La réforme du budget communautaire: les paquets Delors

La réforme du budget communautaire: les paquets Delors


La crise budgétaire


Au début des années 80, la réforme du budget de la Communauté européenne devient indispensable.


En effet une véritable crise budgétaire se développe. Les dépenses ne cessent de croître. La politique agricole commune coûte de plus en plus cher du fait de la surproduction chronique des produits bénéficiant d’une garantie de prix et représente une part excessive du budget total (70 %). L’élargissement de la Communauté à la Grèce, au Portugal et à l’Espagne étende à ces pays les subventions agricoles et les aides régionales. Le budget communautaire double en six ans (18,4 milliards d’écus en 1980, 36,2 en 1987). Or, les recettes s’avèrent insuffisantes. Des trois «ressources propres», les deux premières (droits de douanes sur les importations et prélèvements agricoles) ne progressent plus en raison des désarmements tarifaires successifs et de l’évolution vers l’autosuffisance alimentaire de la Communauté. D’où la nécessité d’augmenter la troisième ressource basée sur la taxe sur la valeur ajoutée (TVA) plafonnée à 1 % puis relevée à 1,4 % et mal acceptée par les pays membres les moins développés. Les États membres sont donc obligés de combler le déficit budgétaire par des contributions nationales sous forme d’«avances», pas toutes remboursables, ce qui est contradictoire avec la notion de «ressources propres» de la Communauté.

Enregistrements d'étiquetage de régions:
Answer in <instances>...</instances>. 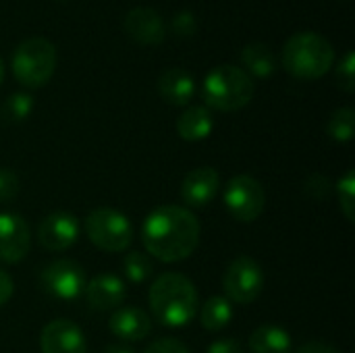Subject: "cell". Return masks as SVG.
<instances>
[{
	"label": "cell",
	"instance_id": "cell-1",
	"mask_svg": "<svg viewBox=\"0 0 355 353\" xmlns=\"http://www.w3.org/2000/svg\"><path fill=\"white\" fill-rule=\"evenodd\" d=\"M200 221L189 208L183 206H158L141 225V241L160 262H181L189 258L200 246Z\"/></svg>",
	"mask_w": 355,
	"mask_h": 353
},
{
	"label": "cell",
	"instance_id": "cell-2",
	"mask_svg": "<svg viewBox=\"0 0 355 353\" xmlns=\"http://www.w3.org/2000/svg\"><path fill=\"white\" fill-rule=\"evenodd\" d=\"M152 316L171 329L187 327L200 308V298L196 285L179 273H164L160 275L148 293Z\"/></svg>",
	"mask_w": 355,
	"mask_h": 353
},
{
	"label": "cell",
	"instance_id": "cell-3",
	"mask_svg": "<svg viewBox=\"0 0 355 353\" xmlns=\"http://www.w3.org/2000/svg\"><path fill=\"white\" fill-rule=\"evenodd\" d=\"M335 60L333 44L314 31L293 33L283 46V67L297 79H320Z\"/></svg>",
	"mask_w": 355,
	"mask_h": 353
},
{
	"label": "cell",
	"instance_id": "cell-4",
	"mask_svg": "<svg viewBox=\"0 0 355 353\" xmlns=\"http://www.w3.org/2000/svg\"><path fill=\"white\" fill-rule=\"evenodd\" d=\"M256 94L254 79L235 64H218L214 67L202 83V96L208 108L235 112L245 108Z\"/></svg>",
	"mask_w": 355,
	"mask_h": 353
},
{
	"label": "cell",
	"instance_id": "cell-5",
	"mask_svg": "<svg viewBox=\"0 0 355 353\" xmlns=\"http://www.w3.org/2000/svg\"><path fill=\"white\" fill-rule=\"evenodd\" d=\"M12 75L29 89L46 85L56 71V48L48 37L33 35L23 40L10 60Z\"/></svg>",
	"mask_w": 355,
	"mask_h": 353
},
{
	"label": "cell",
	"instance_id": "cell-6",
	"mask_svg": "<svg viewBox=\"0 0 355 353\" xmlns=\"http://www.w3.org/2000/svg\"><path fill=\"white\" fill-rule=\"evenodd\" d=\"M87 239L102 252H125L133 241L131 221L114 208H96L85 218Z\"/></svg>",
	"mask_w": 355,
	"mask_h": 353
},
{
	"label": "cell",
	"instance_id": "cell-7",
	"mask_svg": "<svg viewBox=\"0 0 355 353\" xmlns=\"http://www.w3.org/2000/svg\"><path fill=\"white\" fill-rule=\"evenodd\" d=\"M223 289H225V298L231 304L248 306L256 302L264 289L262 266L248 256L235 258L223 275Z\"/></svg>",
	"mask_w": 355,
	"mask_h": 353
},
{
	"label": "cell",
	"instance_id": "cell-8",
	"mask_svg": "<svg viewBox=\"0 0 355 353\" xmlns=\"http://www.w3.org/2000/svg\"><path fill=\"white\" fill-rule=\"evenodd\" d=\"M223 200L229 214L239 223H254L256 218H260L266 206V193L262 183L250 175L233 177L225 187Z\"/></svg>",
	"mask_w": 355,
	"mask_h": 353
},
{
	"label": "cell",
	"instance_id": "cell-9",
	"mask_svg": "<svg viewBox=\"0 0 355 353\" xmlns=\"http://www.w3.org/2000/svg\"><path fill=\"white\" fill-rule=\"evenodd\" d=\"M40 281L48 295L62 302H73L83 293L87 277L81 264L73 260H54L42 270Z\"/></svg>",
	"mask_w": 355,
	"mask_h": 353
},
{
	"label": "cell",
	"instance_id": "cell-10",
	"mask_svg": "<svg viewBox=\"0 0 355 353\" xmlns=\"http://www.w3.org/2000/svg\"><path fill=\"white\" fill-rule=\"evenodd\" d=\"M79 237V223L69 212H50L37 225V241L46 252H64Z\"/></svg>",
	"mask_w": 355,
	"mask_h": 353
},
{
	"label": "cell",
	"instance_id": "cell-11",
	"mask_svg": "<svg viewBox=\"0 0 355 353\" xmlns=\"http://www.w3.org/2000/svg\"><path fill=\"white\" fill-rule=\"evenodd\" d=\"M31 246L29 225L12 212H0V262H21Z\"/></svg>",
	"mask_w": 355,
	"mask_h": 353
},
{
	"label": "cell",
	"instance_id": "cell-12",
	"mask_svg": "<svg viewBox=\"0 0 355 353\" xmlns=\"http://www.w3.org/2000/svg\"><path fill=\"white\" fill-rule=\"evenodd\" d=\"M125 31L129 37L144 46H158L164 42L166 25L156 8L150 6H135L125 15Z\"/></svg>",
	"mask_w": 355,
	"mask_h": 353
},
{
	"label": "cell",
	"instance_id": "cell-13",
	"mask_svg": "<svg viewBox=\"0 0 355 353\" xmlns=\"http://www.w3.org/2000/svg\"><path fill=\"white\" fill-rule=\"evenodd\" d=\"M42 353H85L87 343L81 329L64 318L52 320L40 335Z\"/></svg>",
	"mask_w": 355,
	"mask_h": 353
},
{
	"label": "cell",
	"instance_id": "cell-14",
	"mask_svg": "<svg viewBox=\"0 0 355 353\" xmlns=\"http://www.w3.org/2000/svg\"><path fill=\"white\" fill-rule=\"evenodd\" d=\"M220 189V175L212 166H198L185 175L181 185V198L191 208L208 206Z\"/></svg>",
	"mask_w": 355,
	"mask_h": 353
},
{
	"label": "cell",
	"instance_id": "cell-15",
	"mask_svg": "<svg viewBox=\"0 0 355 353\" xmlns=\"http://www.w3.org/2000/svg\"><path fill=\"white\" fill-rule=\"evenodd\" d=\"M85 302L89 308L98 310V312H106V310H114L119 308L125 298H127V289L121 277L116 275H98L92 281L85 283L83 289Z\"/></svg>",
	"mask_w": 355,
	"mask_h": 353
},
{
	"label": "cell",
	"instance_id": "cell-16",
	"mask_svg": "<svg viewBox=\"0 0 355 353\" xmlns=\"http://www.w3.org/2000/svg\"><path fill=\"white\" fill-rule=\"evenodd\" d=\"M108 329L114 337L135 343L141 341L150 335L152 331V318L148 312H144L141 308L135 306H127V308H119L110 320H108Z\"/></svg>",
	"mask_w": 355,
	"mask_h": 353
},
{
	"label": "cell",
	"instance_id": "cell-17",
	"mask_svg": "<svg viewBox=\"0 0 355 353\" xmlns=\"http://www.w3.org/2000/svg\"><path fill=\"white\" fill-rule=\"evenodd\" d=\"M158 94L164 102L173 106H185L191 102L196 94V81L193 75L185 69L173 67L160 73L158 77Z\"/></svg>",
	"mask_w": 355,
	"mask_h": 353
},
{
	"label": "cell",
	"instance_id": "cell-18",
	"mask_svg": "<svg viewBox=\"0 0 355 353\" xmlns=\"http://www.w3.org/2000/svg\"><path fill=\"white\" fill-rule=\"evenodd\" d=\"M214 129V117L208 106H189L177 119V133L185 141H202Z\"/></svg>",
	"mask_w": 355,
	"mask_h": 353
},
{
	"label": "cell",
	"instance_id": "cell-19",
	"mask_svg": "<svg viewBox=\"0 0 355 353\" xmlns=\"http://www.w3.org/2000/svg\"><path fill=\"white\" fill-rule=\"evenodd\" d=\"M241 62H243V71L254 79H268L275 69H277V60H275V52L264 44V42H252L241 50Z\"/></svg>",
	"mask_w": 355,
	"mask_h": 353
},
{
	"label": "cell",
	"instance_id": "cell-20",
	"mask_svg": "<svg viewBox=\"0 0 355 353\" xmlns=\"http://www.w3.org/2000/svg\"><path fill=\"white\" fill-rule=\"evenodd\" d=\"M250 353H291V337L277 325L258 327L250 337Z\"/></svg>",
	"mask_w": 355,
	"mask_h": 353
},
{
	"label": "cell",
	"instance_id": "cell-21",
	"mask_svg": "<svg viewBox=\"0 0 355 353\" xmlns=\"http://www.w3.org/2000/svg\"><path fill=\"white\" fill-rule=\"evenodd\" d=\"M233 320V304L225 295H212L200 310V322L206 331L218 333Z\"/></svg>",
	"mask_w": 355,
	"mask_h": 353
},
{
	"label": "cell",
	"instance_id": "cell-22",
	"mask_svg": "<svg viewBox=\"0 0 355 353\" xmlns=\"http://www.w3.org/2000/svg\"><path fill=\"white\" fill-rule=\"evenodd\" d=\"M354 129H355V112L352 106H343V108H337L329 123H327V133L331 135L333 141H339V144H347L354 139Z\"/></svg>",
	"mask_w": 355,
	"mask_h": 353
},
{
	"label": "cell",
	"instance_id": "cell-23",
	"mask_svg": "<svg viewBox=\"0 0 355 353\" xmlns=\"http://www.w3.org/2000/svg\"><path fill=\"white\" fill-rule=\"evenodd\" d=\"M152 260L144 252H129L123 258V273L125 279L133 285H141L152 277Z\"/></svg>",
	"mask_w": 355,
	"mask_h": 353
},
{
	"label": "cell",
	"instance_id": "cell-24",
	"mask_svg": "<svg viewBox=\"0 0 355 353\" xmlns=\"http://www.w3.org/2000/svg\"><path fill=\"white\" fill-rule=\"evenodd\" d=\"M33 110V98L25 92H15L10 94L4 104H2V114L4 119H8L10 123H21L25 121Z\"/></svg>",
	"mask_w": 355,
	"mask_h": 353
},
{
	"label": "cell",
	"instance_id": "cell-25",
	"mask_svg": "<svg viewBox=\"0 0 355 353\" xmlns=\"http://www.w3.org/2000/svg\"><path fill=\"white\" fill-rule=\"evenodd\" d=\"M337 198H339V208L343 216L354 223L355 221V173L349 169L337 183Z\"/></svg>",
	"mask_w": 355,
	"mask_h": 353
},
{
	"label": "cell",
	"instance_id": "cell-26",
	"mask_svg": "<svg viewBox=\"0 0 355 353\" xmlns=\"http://www.w3.org/2000/svg\"><path fill=\"white\" fill-rule=\"evenodd\" d=\"M304 191H306V196L312 198L314 202H322V200L331 198V193H333V183H331L329 177H324V175H320V173H314V175H310V177L306 179Z\"/></svg>",
	"mask_w": 355,
	"mask_h": 353
},
{
	"label": "cell",
	"instance_id": "cell-27",
	"mask_svg": "<svg viewBox=\"0 0 355 353\" xmlns=\"http://www.w3.org/2000/svg\"><path fill=\"white\" fill-rule=\"evenodd\" d=\"M337 85L345 94H352L355 89V54L352 50L341 58L337 67Z\"/></svg>",
	"mask_w": 355,
	"mask_h": 353
},
{
	"label": "cell",
	"instance_id": "cell-28",
	"mask_svg": "<svg viewBox=\"0 0 355 353\" xmlns=\"http://www.w3.org/2000/svg\"><path fill=\"white\" fill-rule=\"evenodd\" d=\"M21 183L15 171L0 166V204H10L19 196Z\"/></svg>",
	"mask_w": 355,
	"mask_h": 353
},
{
	"label": "cell",
	"instance_id": "cell-29",
	"mask_svg": "<svg viewBox=\"0 0 355 353\" xmlns=\"http://www.w3.org/2000/svg\"><path fill=\"white\" fill-rule=\"evenodd\" d=\"M173 33H177L179 37H189L196 33L198 29V19L191 10H179L175 17H173Z\"/></svg>",
	"mask_w": 355,
	"mask_h": 353
},
{
	"label": "cell",
	"instance_id": "cell-30",
	"mask_svg": "<svg viewBox=\"0 0 355 353\" xmlns=\"http://www.w3.org/2000/svg\"><path fill=\"white\" fill-rule=\"evenodd\" d=\"M144 353H189V350L173 337H164V339H156L154 343H150Z\"/></svg>",
	"mask_w": 355,
	"mask_h": 353
},
{
	"label": "cell",
	"instance_id": "cell-31",
	"mask_svg": "<svg viewBox=\"0 0 355 353\" xmlns=\"http://www.w3.org/2000/svg\"><path fill=\"white\" fill-rule=\"evenodd\" d=\"M206 353H243V347L235 339H218L208 347Z\"/></svg>",
	"mask_w": 355,
	"mask_h": 353
},
{
	"label": "cell",
	"instance_id": "cell-32",
	"mask_svg": "<svg viewBox=\"0 0 355 353\" xmlns=\"http://www.w3.org/2000/svg\"><path fill=\"white\" fill-rule=\"evenodd\" d=\"M12 291H15V285H12L10 275L0 268V306H4L12 298Z\"/></svg>",
	"mask_w": 355,
	"mask_h": 353
},
{
	"label": "cell",
	"instance_id": "cell-33",
	"mask_svg": "<svg viewBox=\"0 0 355 353\" xmlns=\"http://www.w3.org/2000/svg\"><path fill=\"white\" fill-rule=\"evenodd\" d=\"M293 353H341L339 350H335L333 345H327V343H318V341H314V343H306V345H302L297 352Z\"/></svg>",
	"mask_w": 355,
	"mask_h": 353
},
{
	"label": "cell",
	"instance_id": "cell-34",
	"mask_svg": "<svg viewBox=\"0 0 355 353\" xmlns=\"http://www.w3.org/2000/svg\"><path fill=\"white\" fill-rule=\"evenodd\" d=\"M104 353H135L131 347H127V345H110V347H106V352Z\"/></svg>",
	"mask_w": 355,
	"mask_h": 353
},
{
	"label": "cell",
	"instance_id": "cell-35",
	"mask_svg": "<svg viewBox=\"0 0 355 353\" xmlns=\"http://www.w3.org/2000/svg\"><path fill=\"white\" fill-rule=\"evenodd\" d=\"M2 79H4V62L0 58V85H2Z\"/></svg>",
	"mask_w": 355,
	"mask_h": 353
}]
</instances>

#### [EXERCICES PROPOSÉS]
• 1. D'après l'extrait sur la crise budgétaire, quelle part du budget total la politique agricole commune représente-t-elle ?
• 2. Rédigez la suite de l'extrait sur la crise budgétaire communautaire, à partir de sa dernière phrase.
Les enregistrements n'ont aucun rôle dans ce travail.

#### [RÉPONSES ATTENDUES]
• 1. Elle en représente 70 %.

• 2.
À ces difficultés comptables s’ajoute une crise institutionnelle, le Parlement européen élu au suffrage universel direct en 1979 cherchant à accroître son rôle dans la procédure budgétaire pratiquement limitée aux propositions de la Commission et aux décisions du Conseil des ministres. Il ne peut, à cette fin, qu’utiliser son droit d’arrêter le budget global. Il en résulte des conflits à répétition, retardant de plusieurs mois l’adoption du budget pour l’année en cours. Il faut mettre un terme à cette guérilla budgétaire.


Une réforme du système financier et un renforcement de la discipline budgétaire s’avèrent nécessaires. D’autant que l’adoption de l’Acte unique européen (AUE) qui fixent de nouveaux objectifs économiques et sociaux, accroît les dépenses structurelles visant à développer la cohésion de la Communauté.


Les paquets Delors I et II


La réforme du budget communautaire est réalisée sous l'impulsion de Jacques Delors, président de la Commission depuis janvier 1985. C’est une communication de la Commission présentée en 1987 et communément appelée paquet Delors I qui en est le point de départ. En 1992, une autre communication de la Commission qualifiée de paquet Delors II poursuit la réforme entreprise en 1988.


Le paquet Delors I aboutit aux réformes de 1988 qui visent deux objectifs.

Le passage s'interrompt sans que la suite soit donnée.